The restrictions in § 7(d) of the 1979 EAA are structured so that crude oil can be exported notwithstanding any other provision of the 1979 EAA and notwithstanding MLA § 28(u), but only under certain conditions. With exceptions not relevant here, the conditions are that the President finds such exportation (i) will not diminish domestic supply, (ii) will within three months cause specified cost reductions to refiners of which at least 75 percent is passed on to consumers, (iii) will be made only under contracts terminable upon threat to domestic supplies, (iv) are necessary to protect the national interest, and (v) are in compliance with the other provisions of the 1979 EAA. Unlike the Presidential findings required by MLA § 28(u), the findings required by § 7(d) are not independently effective. Rather, they become effective only if Congress passes a joint resolution approving them, which is then enacted into law. 50 App. U.S.C. § 2406(d) (2) (B).

DATA EXCERPT:
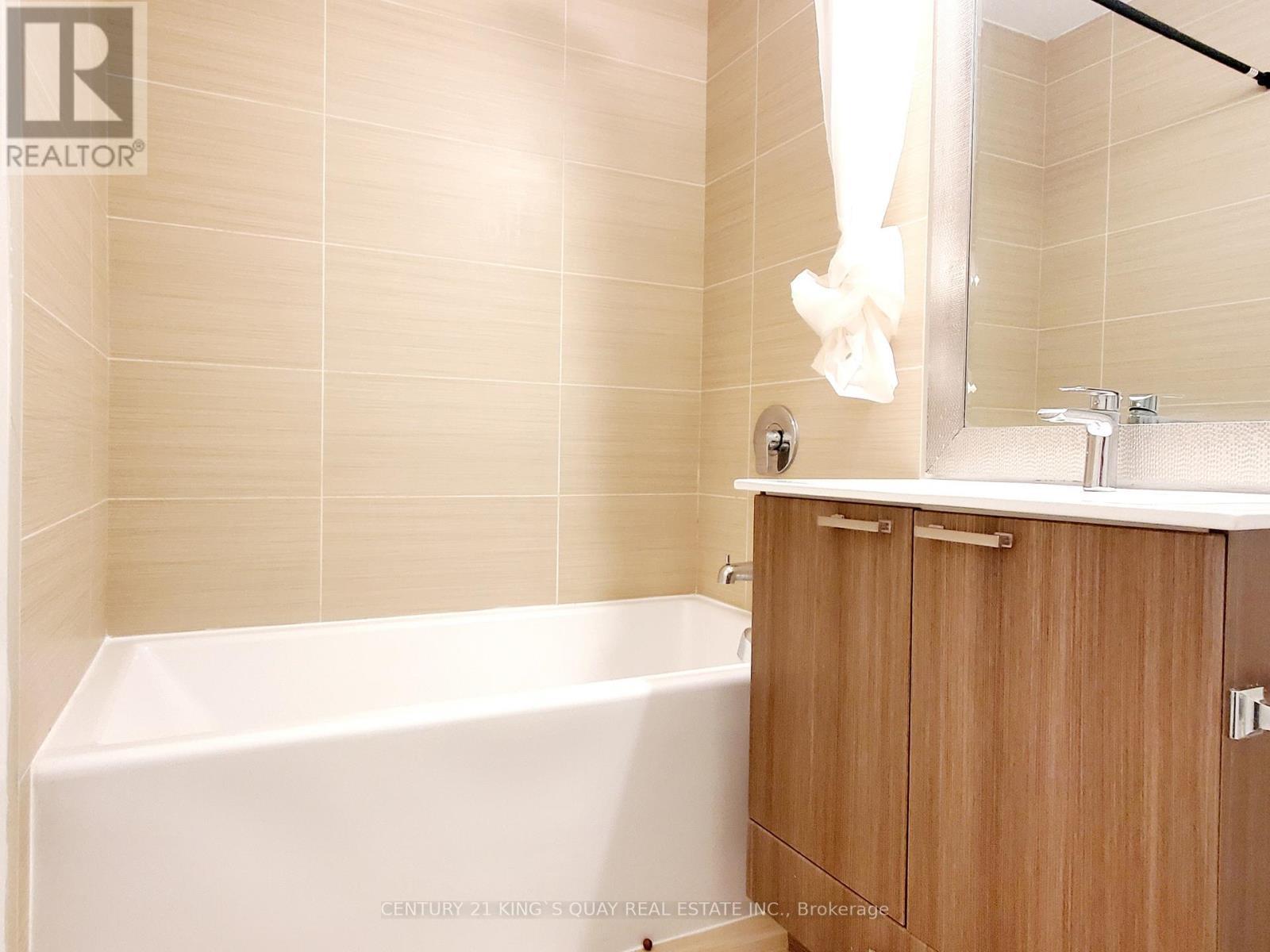 909 - 2150 Lawrence Avenue E, Toronto, ON - Indoor Photo Showing Bathroom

PROMPT:
Please decide whether each statement below agrees with the passage on crude oil exports, answering yes or no and quoting the exact words of the passage that settle it.
1. Under § 7(d), the exportation must lead to cost reductions for refiners within three months.
2. The findings required by § 7(d) take effect on their own, without any action by Congress.
3. At least 90 percent of the cost reductions must be passed on to consumers.

RESPONSE:
1. Yes: "will within three months cause specified cost reductions to refiners"
2. No: "the findings required by § 7(d) are not independently effective"
3. No: "of which at least 75 percent is passed on to consumers"